Revise the listing below, changing every instance of "furthest" to "farthest" and leaving everything else unchanged. Leave the pictures out of your answer.

Available data |
========================================================================
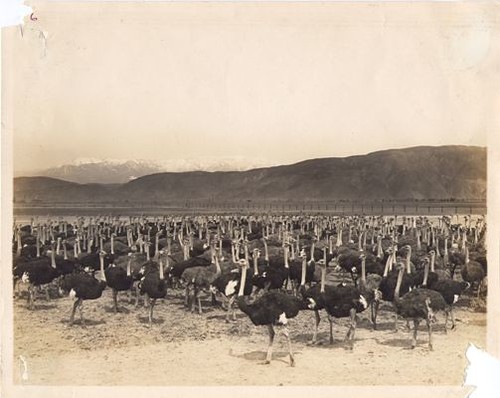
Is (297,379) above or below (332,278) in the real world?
below

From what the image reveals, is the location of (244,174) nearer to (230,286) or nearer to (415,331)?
(230,286)

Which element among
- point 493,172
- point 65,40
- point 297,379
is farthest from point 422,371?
point 65,40

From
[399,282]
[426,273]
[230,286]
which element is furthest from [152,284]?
[426,273]

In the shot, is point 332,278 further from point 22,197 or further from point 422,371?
point 22,197

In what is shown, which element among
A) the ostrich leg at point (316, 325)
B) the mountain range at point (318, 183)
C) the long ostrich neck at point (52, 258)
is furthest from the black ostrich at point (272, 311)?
the long ostrich neck at point (52, 258)

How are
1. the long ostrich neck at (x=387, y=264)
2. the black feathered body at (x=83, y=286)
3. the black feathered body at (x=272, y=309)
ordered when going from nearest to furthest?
the black feathered body at (x=272, y=309)
the black feathered body at (x=83, y=286)
the long ostrich neck at (x=387, y=264)

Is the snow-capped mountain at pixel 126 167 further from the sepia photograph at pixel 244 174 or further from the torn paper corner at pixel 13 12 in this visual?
the torn paper corner at pixel 13 12

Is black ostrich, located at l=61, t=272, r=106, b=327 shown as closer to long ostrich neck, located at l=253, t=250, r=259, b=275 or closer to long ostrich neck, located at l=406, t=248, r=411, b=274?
long ostrich neck, located at l=253, t=250, r=259, b=275

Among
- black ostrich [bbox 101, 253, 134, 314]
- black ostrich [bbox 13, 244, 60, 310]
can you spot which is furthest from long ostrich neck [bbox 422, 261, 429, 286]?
black ostrich [bbox 13, 244, 60, 310]
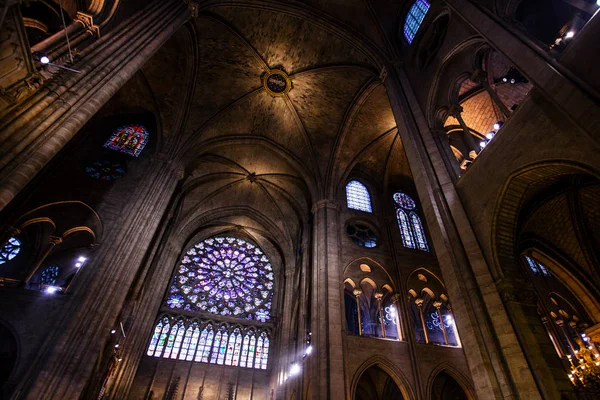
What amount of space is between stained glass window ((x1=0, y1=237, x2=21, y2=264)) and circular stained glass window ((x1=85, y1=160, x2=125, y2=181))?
2893mm

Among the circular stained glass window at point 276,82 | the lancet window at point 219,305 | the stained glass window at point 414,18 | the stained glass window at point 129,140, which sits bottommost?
the lancet window at point 219,305

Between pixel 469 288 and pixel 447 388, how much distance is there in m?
8.31

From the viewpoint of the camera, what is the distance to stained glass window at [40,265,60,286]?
33.2 ft

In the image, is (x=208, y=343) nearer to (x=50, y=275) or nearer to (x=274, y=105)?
(x=50, y=275)

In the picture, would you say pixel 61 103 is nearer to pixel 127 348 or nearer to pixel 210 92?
pixel 210 92

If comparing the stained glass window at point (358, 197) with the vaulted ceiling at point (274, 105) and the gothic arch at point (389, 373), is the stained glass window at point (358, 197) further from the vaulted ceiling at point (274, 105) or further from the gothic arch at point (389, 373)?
the gothic arch at point (389, 373)

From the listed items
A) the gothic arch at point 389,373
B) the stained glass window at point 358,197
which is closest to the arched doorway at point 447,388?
the gothic arch at point 389,373

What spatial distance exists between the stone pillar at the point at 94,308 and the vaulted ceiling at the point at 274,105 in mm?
3616

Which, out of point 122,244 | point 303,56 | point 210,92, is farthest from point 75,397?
point 303,56

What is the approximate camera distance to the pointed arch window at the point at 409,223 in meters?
14.9

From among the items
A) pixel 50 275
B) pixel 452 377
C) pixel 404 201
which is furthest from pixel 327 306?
pixel 50 275

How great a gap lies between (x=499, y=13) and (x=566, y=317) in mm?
11676

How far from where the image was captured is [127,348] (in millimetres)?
13438

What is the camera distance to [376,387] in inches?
487
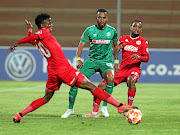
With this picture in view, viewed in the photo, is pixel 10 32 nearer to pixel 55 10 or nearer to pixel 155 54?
pixel 55 10

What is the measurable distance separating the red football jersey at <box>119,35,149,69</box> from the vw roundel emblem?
9685 mm

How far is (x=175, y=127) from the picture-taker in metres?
7.36

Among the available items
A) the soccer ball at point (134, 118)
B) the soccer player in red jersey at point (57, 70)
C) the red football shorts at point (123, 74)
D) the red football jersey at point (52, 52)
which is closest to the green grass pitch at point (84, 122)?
the soccer ball at point (134, 118)

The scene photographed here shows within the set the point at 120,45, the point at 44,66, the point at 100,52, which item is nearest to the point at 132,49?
the point at 120,45

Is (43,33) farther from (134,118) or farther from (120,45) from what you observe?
(120,45)

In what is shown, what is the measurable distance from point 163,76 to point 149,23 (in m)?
4.07

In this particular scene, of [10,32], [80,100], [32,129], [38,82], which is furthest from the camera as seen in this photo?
[10,32]

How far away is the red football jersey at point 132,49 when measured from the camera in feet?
31.8

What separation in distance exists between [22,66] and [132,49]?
32.3ft

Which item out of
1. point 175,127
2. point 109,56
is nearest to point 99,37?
point 109,56

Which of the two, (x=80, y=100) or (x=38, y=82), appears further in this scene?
(x=38, y=82)

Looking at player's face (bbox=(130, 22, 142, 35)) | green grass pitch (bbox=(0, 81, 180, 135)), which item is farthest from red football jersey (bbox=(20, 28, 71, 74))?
player's face (bbox=(130, 22, 142, 35))

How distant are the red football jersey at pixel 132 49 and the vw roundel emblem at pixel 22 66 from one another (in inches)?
381

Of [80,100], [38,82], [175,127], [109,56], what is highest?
[109,56]
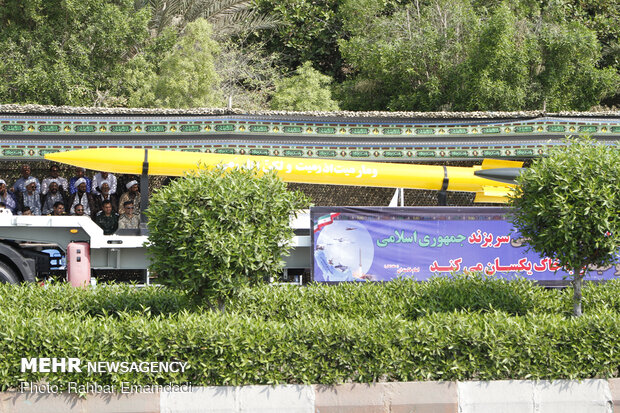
========================================================================
Response |
Is (297,379) above or below (332,278) in the real world?
below

From what the image reveals, is the location of (244,174) nearer to (230,286) or nearer to (415,331)?
(230,286)

Which element among
- point 493,172
- point 65,40
- point 297,379
is farthest from point 422,371?
point 65,40

From
[399,282]
[426,273]
[230,286]
which element is farthest from [152,284]?
[426,273]

In the shot, is point 332,278 further from point 22,197 or further from point 422,371?
point 22,197

In what is shown, which element among
A) the ostrich leg at point (316, 325)
B) the mountain range at point (318, 183)
C) the long ostrich neck at point (52, 258)
is farthest from the black ostrich at point (272, 311)?
the long ostrich neck at point (52, 258)

How are
1. the long ostrich neck at (x=387, y=264)
2. the black feathered body at (x=83, y=286)
3. the black feathered body at (x=272, y=309)
ordered when going from nearest to farthest?
the black feathered body at (x=272, y=309)
the black feathered body at (x=83, y=286)
the long ostrich neck at (x=387, y=264)

Is the snow-capped mountain at pixel 126 167 further from the sepia photograph at pixel 244 174 or further from the torn paper corner at pixel 13 12 in this visual?
the torn paper corner at pixel 13 12

Is black ostrich, located at l=61, t=272, r=106, b=327 shown as closer to long ostrich neck, located at l=253, t=250, r=259, b=275 or closer to long ostrich neck, located at l=406, t=248, r=411, b=274?
long ostrich neck, located at l=253, t=250, r=259, b=275

Among
- black ostrich [bbox 101, 253, 134, 314]
- black ostrich [bbox 13, 244, 60, 310]
can you spot which is farthest from long ostrich neck [bbox 422, 261, 429, 286]?
black ostrich [bbox 13, 244, 60, 310]
What amount of space is between stained glass window ((x1=0, y1=237, x2=21, y2=264)) and circular stained glass window ((x1=85, y1=160, x2=125, y2=181))?
2893mm

Among the circular stained glass window at point 276,82 | the lancet window at point 219,305 | the stained glass window at point 414,18 | the stained glass window at point 129,140, which sits bottommost?
the lancet window at point 219,305

Between pixel 469 288 and pixel 447 388, how much distance is there in m?
8.31

From the viewpoint of the camera, what is the distance to stained glass window at [40,265,60,286]?
33.2 ft

In the image, is (x=208, y=343) nearer to (x=50, y=275) or nearer to (x=274, y=105)?
(x=50, y=275)

In the picture, would you say pixel 61 103 is nearer to pixel 127 348 or nearer to pixel 210 92?
pixel 210 92

If comparing the stained glass window at point (358, 197) with the vaulted ceiling at point (274, 105) and the gothic arch at point (389, 373), is the stained glass window at point (358, 197) further from the vaulted ceiling at point (274, 105) or further from the gothic arch at point (389, 373)?
the gothic arch at point (389, 373)

From the listed items
A) the gothic arch at point 389,373
B) the stained glass window at point 358,197
which is closest to the arched doorway at point 447,388?
the gothic arch at point 389,373

What spatial distance exists between the stone pillar at the point at 94,308 and the vaulted ceiling at the point at 274,105 in mm?
3616

Which, out of point 122,244 | point 303,56 | point 210,92, is farthest from point 75,397?
point 303,56

What is the approximate camera distance to the pointed arch window at the point at 409,223 in meters?
14.9

From among the items
A) pixel 50 275
B) pixel 452 377
C) pixel 404 201
which is farthest from pixel 327 306?
pixel 50 275

How great a gap lies between (x=499, y=13) and (x=566, y=317) in mm?
11676

How far from where the image was captured is [127,348] (in millimetres)?
13438

What is the camera distance to [376,387] in inches?
487
With this picture in view, viewed in the photo, is pixel 10 32 nearer to pixel 55 10 or nearer to pixel 155 54?
pixel 55 10

What is the measurable distance separating the red football jersey at <box>119,35,149,69</box> from the vw roundel emblem?
9685 mm

How far is (x=175, y=127) from the picture-taker in metres?
7.36

Among the available items
A) the soccer ball at point (134, 118)
B) the soccer player in red jersey at point (57, 70)
C) the red football shorts at point (123, 74)
D) the red football jersey at point (52, 52)
which is closest to the green grass pitch at point (84, 122)?
the soccer ball at point (134, 118)

The scene photographed here shows within the set the point at 120,45, the point at 44,66, the point at 100,52, which item is nearest to the point at 132,49?
the point at 120,45

Is (43,33) farther from (134,118) or farther from (120,45) from what you observe?
(120,45)

In what is shown, what is the measurable distance from point 163,76 to point 149,23 (in m)?
4.07

In this particular scene, of [10,32], [80,100], [32,129], [38,82], which is farthest from the camera as seen in this photo?
[10,32]

How far away is the red football jersey at point 132,49 when measured from the camera in feet?
31.8

What separation in distance exists between [22,66] and [132,49]?
32.3ft

Which item out of
1. point 175,127
2. point 109,56
is nearest to point 99,37?
point 109,56

Which of the two, (x=80, y=100) or (x=38, y=82), appears further in this scene?
(x=38, y=82)

Looking at player's face (bbox=(130, 22, 142, 35)) | green grass pitch (bbox=(0, 81, 180, 135)), which item is farthest from red football jersey (bbox=(20, 28, 71, 74))?
player's face (bbox=(130, 22, 142, 35))

How distant are the red football jersey at pixel 132 49 and the vw roundel emblem at pixel 22 66 from one another (in inches)?
381

Of [80,100], [38,82], [175,127], [109,56], what is highest?
[109,56]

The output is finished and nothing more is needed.